In Uganda, as elsewhere, there has been a decline in mobility. Pastoralism is changing.
Uganda, with strong government backing, has an outstanding record in promoting gender equality, increasing women’s social status and participation in public life. But in the pastoralist communities, women’s subordination remains acute – and this is reflected in very low literacy rates, high maternal mortality rates, and low levels of economic and political participation.
Development agencies have only recently begun to address gender inequality and women’s position in pastoralist society, having traditionally focused on animal health, environmental issues and conflict. PENHA sees women’s empowerment as central to development in pastoral communities. We believe that cultures evolve gradually, leaving aside the bad and keeping the good. PENHA aims to promote social change, working with men and women, in a culturally sensitive way and without undermining the culture as a whole.
As a result of PENHA's work in Uganda and especially PENHA staff Elizabeth Katuchabe was named as the '100 Truly Amazing Women' of Worldwatch.
Uganda: Country profile
Population: 36 million
Agro-pastoralist population: 23%
Total Surface area: 236,000 Km2
Land occupied by Pastoralist:
Livestock population: 6.1 million cattle
PENHA in Uganda
PENHA-Uganda has a local board in Uganda, chaired by the Hope Mwesigye, formerly the Minister of Agriculture, Animal Industries and Fisheries. Before this, Hope was a leading civil society activist and the Director of the Uganda Gender Resource Centre. A number of other prominent Ugandans also sit on the board.
PENHA-Uganda has an office in Kampala with a staff of two, complemented by longstanding associates, who provide expertise in specific areas. It also maintains a goat breeding centre at Nkoma Farm (see below), near the town of Mbirizi in Central Uganda.

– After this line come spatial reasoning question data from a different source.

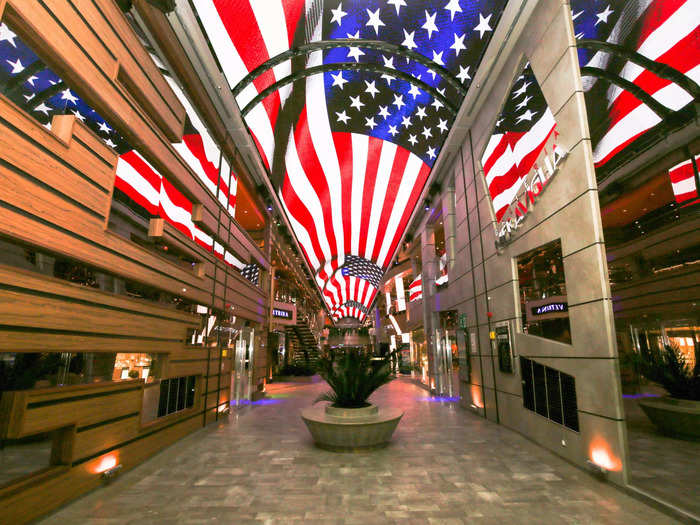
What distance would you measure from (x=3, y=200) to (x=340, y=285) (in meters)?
33.5

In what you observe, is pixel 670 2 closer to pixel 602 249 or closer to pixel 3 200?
pixel 602 249

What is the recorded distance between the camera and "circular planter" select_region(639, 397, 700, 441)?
5055 mm

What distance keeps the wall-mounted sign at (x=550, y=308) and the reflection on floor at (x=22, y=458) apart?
6516 millimetres

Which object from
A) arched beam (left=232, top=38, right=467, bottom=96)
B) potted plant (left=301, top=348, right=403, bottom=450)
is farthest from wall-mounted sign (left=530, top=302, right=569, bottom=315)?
arched beam (left=232, top=38, right=467, bottom=96)

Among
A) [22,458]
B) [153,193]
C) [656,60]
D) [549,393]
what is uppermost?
[656,60]

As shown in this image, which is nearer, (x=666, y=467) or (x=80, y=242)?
(x=80, y=242)

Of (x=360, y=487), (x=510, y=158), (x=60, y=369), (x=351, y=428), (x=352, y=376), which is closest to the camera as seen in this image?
(x=360, y=487)

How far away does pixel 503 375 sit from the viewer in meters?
6.87

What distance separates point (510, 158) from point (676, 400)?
4878 mm

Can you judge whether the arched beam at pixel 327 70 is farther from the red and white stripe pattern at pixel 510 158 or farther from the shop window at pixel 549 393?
the shop window at pixel 549 393

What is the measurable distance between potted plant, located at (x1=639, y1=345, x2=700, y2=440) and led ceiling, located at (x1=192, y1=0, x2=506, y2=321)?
6.36 meters

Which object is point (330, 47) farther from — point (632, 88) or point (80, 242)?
point (632, 88)

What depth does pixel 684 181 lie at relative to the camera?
20.8ft

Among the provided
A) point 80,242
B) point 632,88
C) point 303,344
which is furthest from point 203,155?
point 303,344
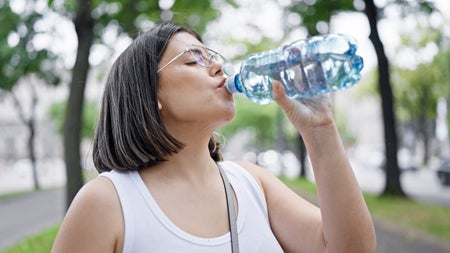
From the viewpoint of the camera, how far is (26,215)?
52.0 feet

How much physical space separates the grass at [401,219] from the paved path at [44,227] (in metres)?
0.28

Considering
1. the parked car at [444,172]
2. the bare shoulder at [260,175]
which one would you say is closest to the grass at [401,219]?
the bare shoulder at [260,175]

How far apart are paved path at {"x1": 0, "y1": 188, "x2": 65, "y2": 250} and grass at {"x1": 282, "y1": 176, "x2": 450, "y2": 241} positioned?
727 cm

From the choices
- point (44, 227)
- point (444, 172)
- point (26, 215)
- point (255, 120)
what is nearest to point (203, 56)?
point (44, 227)

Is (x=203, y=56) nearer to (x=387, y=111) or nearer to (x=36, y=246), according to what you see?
(x=36, y=246)

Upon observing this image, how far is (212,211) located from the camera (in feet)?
5.58

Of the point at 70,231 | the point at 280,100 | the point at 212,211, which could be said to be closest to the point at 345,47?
the point at 280,100

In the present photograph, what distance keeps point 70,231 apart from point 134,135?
1.25ft

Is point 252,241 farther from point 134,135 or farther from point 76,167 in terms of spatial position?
point 76,167

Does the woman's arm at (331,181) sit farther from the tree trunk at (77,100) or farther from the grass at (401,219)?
the tree trunk at (77,100)

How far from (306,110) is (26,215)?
1583 centimetres

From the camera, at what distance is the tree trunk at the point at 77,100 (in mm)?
7648

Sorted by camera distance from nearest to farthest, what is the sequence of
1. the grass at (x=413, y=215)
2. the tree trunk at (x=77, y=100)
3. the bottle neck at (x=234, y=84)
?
the bottle neck at (x=234, y=84) → the tree trunk at (x=77, y=100) → the grass at (x=413, y=215)

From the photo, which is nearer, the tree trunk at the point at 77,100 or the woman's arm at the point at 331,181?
the woman's arm at the point at 331,181
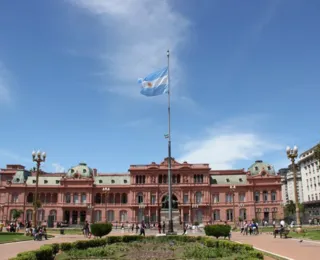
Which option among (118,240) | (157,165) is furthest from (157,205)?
(118,240)

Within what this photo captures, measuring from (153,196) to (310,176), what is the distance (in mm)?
46081

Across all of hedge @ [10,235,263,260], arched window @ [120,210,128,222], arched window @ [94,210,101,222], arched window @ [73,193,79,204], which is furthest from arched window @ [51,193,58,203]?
hedge @ [10,235,263,260]

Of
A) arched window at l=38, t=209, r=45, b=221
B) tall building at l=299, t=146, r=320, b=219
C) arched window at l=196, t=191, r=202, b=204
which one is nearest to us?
arched window at l=196, t=191, r=202, b=204

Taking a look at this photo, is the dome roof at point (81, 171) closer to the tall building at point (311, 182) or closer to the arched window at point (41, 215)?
the arched window at point (41, 215)

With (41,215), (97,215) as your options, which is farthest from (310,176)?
(41,215)

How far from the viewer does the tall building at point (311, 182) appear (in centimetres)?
9797

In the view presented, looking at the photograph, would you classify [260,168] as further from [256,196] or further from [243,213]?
[243,213]

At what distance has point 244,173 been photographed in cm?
10219

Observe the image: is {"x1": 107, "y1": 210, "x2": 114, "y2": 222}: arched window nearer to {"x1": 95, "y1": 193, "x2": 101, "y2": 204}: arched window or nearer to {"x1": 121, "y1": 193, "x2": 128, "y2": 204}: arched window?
{"x1": 121, "y1": 193, "x2": 128, "y2": 204}: arched window

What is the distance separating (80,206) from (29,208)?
1424 cm

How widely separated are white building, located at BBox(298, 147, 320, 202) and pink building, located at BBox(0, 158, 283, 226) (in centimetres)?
1217

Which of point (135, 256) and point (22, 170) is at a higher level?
point (22, 170)

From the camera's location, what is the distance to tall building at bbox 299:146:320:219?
9797 centimetres

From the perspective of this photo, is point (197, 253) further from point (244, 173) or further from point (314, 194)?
point (314, 194)
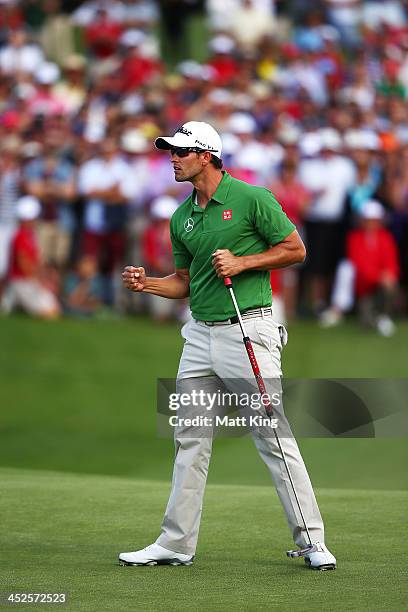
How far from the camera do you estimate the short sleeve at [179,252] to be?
7668 millimetres

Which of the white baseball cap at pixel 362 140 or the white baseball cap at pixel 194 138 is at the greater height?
the white baseball cap at pixel 362 140

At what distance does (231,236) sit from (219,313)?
1.35 feet

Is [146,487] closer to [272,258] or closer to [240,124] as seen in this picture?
[272,258]

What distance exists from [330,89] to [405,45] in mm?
1857

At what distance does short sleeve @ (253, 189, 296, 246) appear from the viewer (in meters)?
7.32

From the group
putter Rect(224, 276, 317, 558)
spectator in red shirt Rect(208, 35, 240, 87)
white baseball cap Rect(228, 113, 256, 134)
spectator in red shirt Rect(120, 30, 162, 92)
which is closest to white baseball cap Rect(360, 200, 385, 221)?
white baseball cap Rect(228, 113, 256, 134)

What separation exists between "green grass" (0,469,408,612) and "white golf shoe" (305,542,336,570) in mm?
56

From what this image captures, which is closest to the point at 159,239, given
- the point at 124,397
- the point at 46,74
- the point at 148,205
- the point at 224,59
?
the point at 148,205

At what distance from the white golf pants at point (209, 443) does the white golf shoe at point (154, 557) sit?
0.03 m

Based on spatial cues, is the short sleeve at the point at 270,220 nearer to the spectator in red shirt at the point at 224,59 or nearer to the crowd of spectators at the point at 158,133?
the crowd of spectators at the point at 158,133

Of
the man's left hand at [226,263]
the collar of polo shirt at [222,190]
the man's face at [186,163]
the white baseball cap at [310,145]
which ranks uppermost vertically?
the white baseball cap at [310,145]

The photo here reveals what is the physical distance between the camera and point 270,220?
24.0 ft

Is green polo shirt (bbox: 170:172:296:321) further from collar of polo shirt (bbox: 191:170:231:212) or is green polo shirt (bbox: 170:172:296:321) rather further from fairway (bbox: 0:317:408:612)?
fairway (bbox: 0:317:408:612)

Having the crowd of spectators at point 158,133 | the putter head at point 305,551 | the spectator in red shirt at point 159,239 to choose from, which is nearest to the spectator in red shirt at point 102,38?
the crowd of spectators at point 158,133
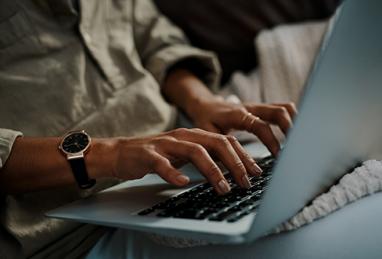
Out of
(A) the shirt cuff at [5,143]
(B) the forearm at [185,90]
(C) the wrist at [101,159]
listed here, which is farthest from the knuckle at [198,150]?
(B) the forearm at [185,90]

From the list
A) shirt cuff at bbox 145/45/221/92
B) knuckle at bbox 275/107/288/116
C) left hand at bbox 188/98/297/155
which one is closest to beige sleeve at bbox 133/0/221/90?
shirt cuff at bbox 145/45/221/92

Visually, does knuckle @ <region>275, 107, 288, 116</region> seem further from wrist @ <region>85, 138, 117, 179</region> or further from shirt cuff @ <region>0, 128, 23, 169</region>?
shirt cuff @ <region>0, 128, 23, 169</region>

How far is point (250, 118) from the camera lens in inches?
32.9

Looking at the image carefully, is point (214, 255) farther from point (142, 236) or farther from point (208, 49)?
point (208, 49)

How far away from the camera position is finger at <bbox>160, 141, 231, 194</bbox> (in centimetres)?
62

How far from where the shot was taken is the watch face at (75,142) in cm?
71

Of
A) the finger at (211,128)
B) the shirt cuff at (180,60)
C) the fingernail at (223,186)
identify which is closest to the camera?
the fingernail at (223,186)

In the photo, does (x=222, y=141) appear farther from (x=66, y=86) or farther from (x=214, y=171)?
(x=66, y=86)

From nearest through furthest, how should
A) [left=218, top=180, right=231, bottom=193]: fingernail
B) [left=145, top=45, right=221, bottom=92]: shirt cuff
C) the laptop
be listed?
the laptop
[left=218, top=180, right=231, bottom=193]: fingernail
[left=145, top=45, right=221, bottom=92]: shirt cuff

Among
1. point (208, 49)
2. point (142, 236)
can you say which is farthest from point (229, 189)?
point (208, 49)

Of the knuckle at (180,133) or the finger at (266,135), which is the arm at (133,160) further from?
the finger at (266,135)

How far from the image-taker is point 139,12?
1.08m

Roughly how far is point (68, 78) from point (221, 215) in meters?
0.41

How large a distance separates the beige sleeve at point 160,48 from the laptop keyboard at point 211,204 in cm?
41
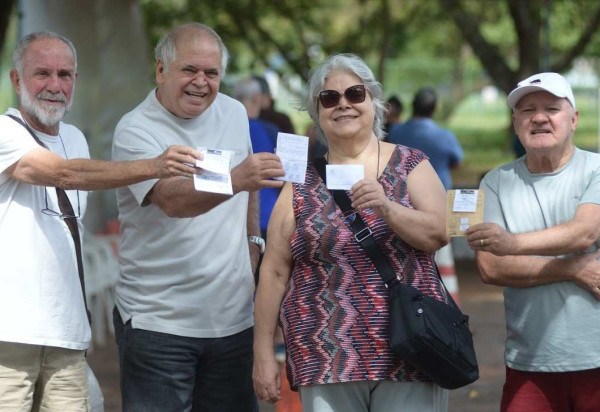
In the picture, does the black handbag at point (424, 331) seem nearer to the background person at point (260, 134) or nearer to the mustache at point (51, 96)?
the mustache at point (51, 96)

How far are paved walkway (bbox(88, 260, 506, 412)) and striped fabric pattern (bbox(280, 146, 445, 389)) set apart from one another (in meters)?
3.60

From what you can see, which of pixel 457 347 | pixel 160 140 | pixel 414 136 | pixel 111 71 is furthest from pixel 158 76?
pixel 111 71

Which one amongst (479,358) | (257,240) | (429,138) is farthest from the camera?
(429,138)

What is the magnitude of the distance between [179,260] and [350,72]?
0.96 meters

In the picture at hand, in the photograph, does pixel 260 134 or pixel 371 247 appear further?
pixel 260 134

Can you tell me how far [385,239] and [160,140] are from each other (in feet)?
3.09

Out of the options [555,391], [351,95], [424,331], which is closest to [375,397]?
[424,331]

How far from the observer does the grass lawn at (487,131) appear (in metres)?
25.8

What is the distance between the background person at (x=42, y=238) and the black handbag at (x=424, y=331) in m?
0.81

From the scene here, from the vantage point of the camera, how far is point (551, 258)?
413 centimetres

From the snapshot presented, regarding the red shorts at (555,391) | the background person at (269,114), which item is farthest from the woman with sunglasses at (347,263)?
the background person at (269,114)

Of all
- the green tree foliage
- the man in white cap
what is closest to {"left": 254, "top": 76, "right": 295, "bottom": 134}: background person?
the man in white cap

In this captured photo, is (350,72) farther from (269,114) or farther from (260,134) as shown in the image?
(269,114)

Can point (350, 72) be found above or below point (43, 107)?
above
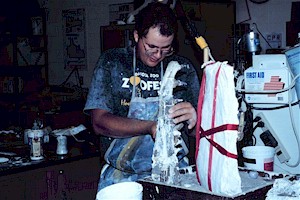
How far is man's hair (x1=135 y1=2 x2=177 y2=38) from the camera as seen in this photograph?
2.06 metres

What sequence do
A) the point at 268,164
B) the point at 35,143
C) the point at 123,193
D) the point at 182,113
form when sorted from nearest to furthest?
the point at 123,193 → the point at 182,113 → the point at 268,164 → the point at 35,143

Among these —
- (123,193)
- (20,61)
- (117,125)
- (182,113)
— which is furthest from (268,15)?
(123,193)

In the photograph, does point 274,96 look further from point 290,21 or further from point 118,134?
point 290,21

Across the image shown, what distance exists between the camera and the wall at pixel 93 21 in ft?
16.3

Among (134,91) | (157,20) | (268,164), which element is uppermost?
(157,20)

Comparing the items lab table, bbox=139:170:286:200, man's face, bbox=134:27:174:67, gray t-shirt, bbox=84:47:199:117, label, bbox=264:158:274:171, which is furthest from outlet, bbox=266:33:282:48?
lab table, bbox=139:170:286:200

PENHA-Uganda has been an active participant in a number of Ugandan non-governmental organization (NGO) networks, including COPACSO (the Coalition of Pastoral Civil Society Organizations). PENHA-Uganda works with local, national and international NGOs as well as with intergovernmental organizations, such as the Food and Agricultural Organization (FAO). The Natural Resources Institute (NRI) of the University of Greenwich in the UK has been an important partner in a number of research and training initiatives.